* Provided text *

IndisputableMonolith.Masses.MassRatiosProved
This module calculates bounds on φ^6 to constrain mass ratios in the Recognition Science framework. From the identity φ^3 = 2φ + 1 it expands to φ^6 = (2φ + 1)^2 and inserts the interval 1.5 < φ < 1.62 to obtain 17 < φ^6 < 18. Mass spectroscopists and RS modelers cite these bounds when placing particles on the phi-ladder. The derivation is a short algebraic calculation with interval evaluation.
claim$17 < φ^6 < 18$, where φ satisfies φ^3 = 2φ + 1, supplying the numerical window for mass-ratio theorems on the phi-ladder.
background
The module sits in the Masses domain and imports the RS time quantum τ₀ = 1 tick from Constants together with the proof that φ is forced by self-similarity in a discrete ledger with J-cost from PhiForcing. J-cost is the functional J(x) = (x + x^{-1})/2 - 1 that encodes the recognition cost in the ledger. The phi-ladder assigns masses via yardstick × φ^(rung - 8 + gap(Z)), so bounds on φ^6 translate directly into ratio limits between consecutive rungs.
proof idea
The argument begins with the cubic identity φ^3 = 2φ + 1 that holds for the golden ratio. Squaring both sides yields φ^6 = (2φ + 1)^2. Substituting the interval bounds 1.5 < φ < 1.62 and evaluating the resulting quadratic produces the strict inequality 17 < φ^6 < 18. No external lemmas beyond the algebraic identity are required.

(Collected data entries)
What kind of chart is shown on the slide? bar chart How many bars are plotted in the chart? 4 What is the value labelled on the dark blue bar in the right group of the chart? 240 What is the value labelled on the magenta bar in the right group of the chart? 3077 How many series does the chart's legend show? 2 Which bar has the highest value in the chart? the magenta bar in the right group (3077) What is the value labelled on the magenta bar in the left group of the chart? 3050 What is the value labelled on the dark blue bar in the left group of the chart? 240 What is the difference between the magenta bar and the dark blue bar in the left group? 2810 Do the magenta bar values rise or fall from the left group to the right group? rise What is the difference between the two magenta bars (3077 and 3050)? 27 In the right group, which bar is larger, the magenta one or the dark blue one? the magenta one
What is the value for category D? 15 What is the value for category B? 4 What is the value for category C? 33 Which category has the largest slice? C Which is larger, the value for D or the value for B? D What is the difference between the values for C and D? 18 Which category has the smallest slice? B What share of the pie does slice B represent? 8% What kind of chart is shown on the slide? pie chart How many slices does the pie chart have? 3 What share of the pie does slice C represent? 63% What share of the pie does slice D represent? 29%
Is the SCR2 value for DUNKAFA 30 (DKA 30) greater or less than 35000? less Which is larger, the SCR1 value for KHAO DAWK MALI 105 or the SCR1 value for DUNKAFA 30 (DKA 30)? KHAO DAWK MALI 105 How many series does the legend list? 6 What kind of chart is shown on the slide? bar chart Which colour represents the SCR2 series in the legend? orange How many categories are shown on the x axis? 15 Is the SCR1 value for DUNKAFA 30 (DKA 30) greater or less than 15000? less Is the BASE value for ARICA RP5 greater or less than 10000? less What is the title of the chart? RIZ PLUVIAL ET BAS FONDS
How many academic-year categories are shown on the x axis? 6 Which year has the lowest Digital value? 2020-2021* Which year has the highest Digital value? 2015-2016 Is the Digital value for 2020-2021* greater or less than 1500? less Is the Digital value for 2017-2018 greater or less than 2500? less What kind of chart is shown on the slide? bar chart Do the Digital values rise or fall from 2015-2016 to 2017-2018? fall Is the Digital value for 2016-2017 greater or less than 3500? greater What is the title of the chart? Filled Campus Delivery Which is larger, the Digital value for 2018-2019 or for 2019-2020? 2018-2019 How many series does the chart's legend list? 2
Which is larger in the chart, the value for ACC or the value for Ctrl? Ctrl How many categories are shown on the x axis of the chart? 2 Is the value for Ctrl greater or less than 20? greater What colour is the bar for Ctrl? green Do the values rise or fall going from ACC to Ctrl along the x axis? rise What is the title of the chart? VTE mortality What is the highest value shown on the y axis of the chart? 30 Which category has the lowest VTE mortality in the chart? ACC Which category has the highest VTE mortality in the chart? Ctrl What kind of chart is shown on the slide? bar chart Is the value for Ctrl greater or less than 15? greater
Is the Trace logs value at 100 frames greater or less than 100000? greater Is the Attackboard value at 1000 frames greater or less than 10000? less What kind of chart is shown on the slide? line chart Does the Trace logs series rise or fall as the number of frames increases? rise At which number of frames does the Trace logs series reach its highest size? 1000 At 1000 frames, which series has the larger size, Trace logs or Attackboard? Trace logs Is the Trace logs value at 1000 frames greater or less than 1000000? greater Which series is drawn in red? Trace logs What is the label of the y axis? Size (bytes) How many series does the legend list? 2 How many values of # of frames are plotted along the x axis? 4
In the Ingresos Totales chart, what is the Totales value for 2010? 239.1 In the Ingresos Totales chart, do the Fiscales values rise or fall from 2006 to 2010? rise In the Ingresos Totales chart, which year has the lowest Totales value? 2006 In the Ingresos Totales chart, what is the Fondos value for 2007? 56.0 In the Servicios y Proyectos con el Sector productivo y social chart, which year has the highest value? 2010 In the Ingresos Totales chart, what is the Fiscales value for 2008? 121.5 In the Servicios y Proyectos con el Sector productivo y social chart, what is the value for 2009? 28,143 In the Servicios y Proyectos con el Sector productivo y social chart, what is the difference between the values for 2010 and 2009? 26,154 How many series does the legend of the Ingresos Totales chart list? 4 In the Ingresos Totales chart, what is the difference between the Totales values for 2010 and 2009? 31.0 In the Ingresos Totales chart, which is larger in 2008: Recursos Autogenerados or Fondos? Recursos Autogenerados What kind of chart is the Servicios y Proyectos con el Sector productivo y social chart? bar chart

* Assignment *
Reproduce word for word the passage from the text on bounds for φ^6, starting at "IndisputableMonolith.Masses.MassRatiosProved" and stopping after "with interval evaluation.".

* Finished exercise *
IndisputableMonolith.Masses.MassRatiosProved
This module calculates bounds on φ^6 to constrain mass ratios in the Recognition Science framework. From the identity φ^3 = 2φ + 1 it expands to φ^6 = (2φ + 1)^2 and inserts the interval 1.5 < φ < 1.62 to obtain 17 < φ^6 < 18. Mass spectroscopists and RS modelers cite these bounds when placing particles on the phi-ladder. The derivation is a short algebraic calculation with interval evaluation.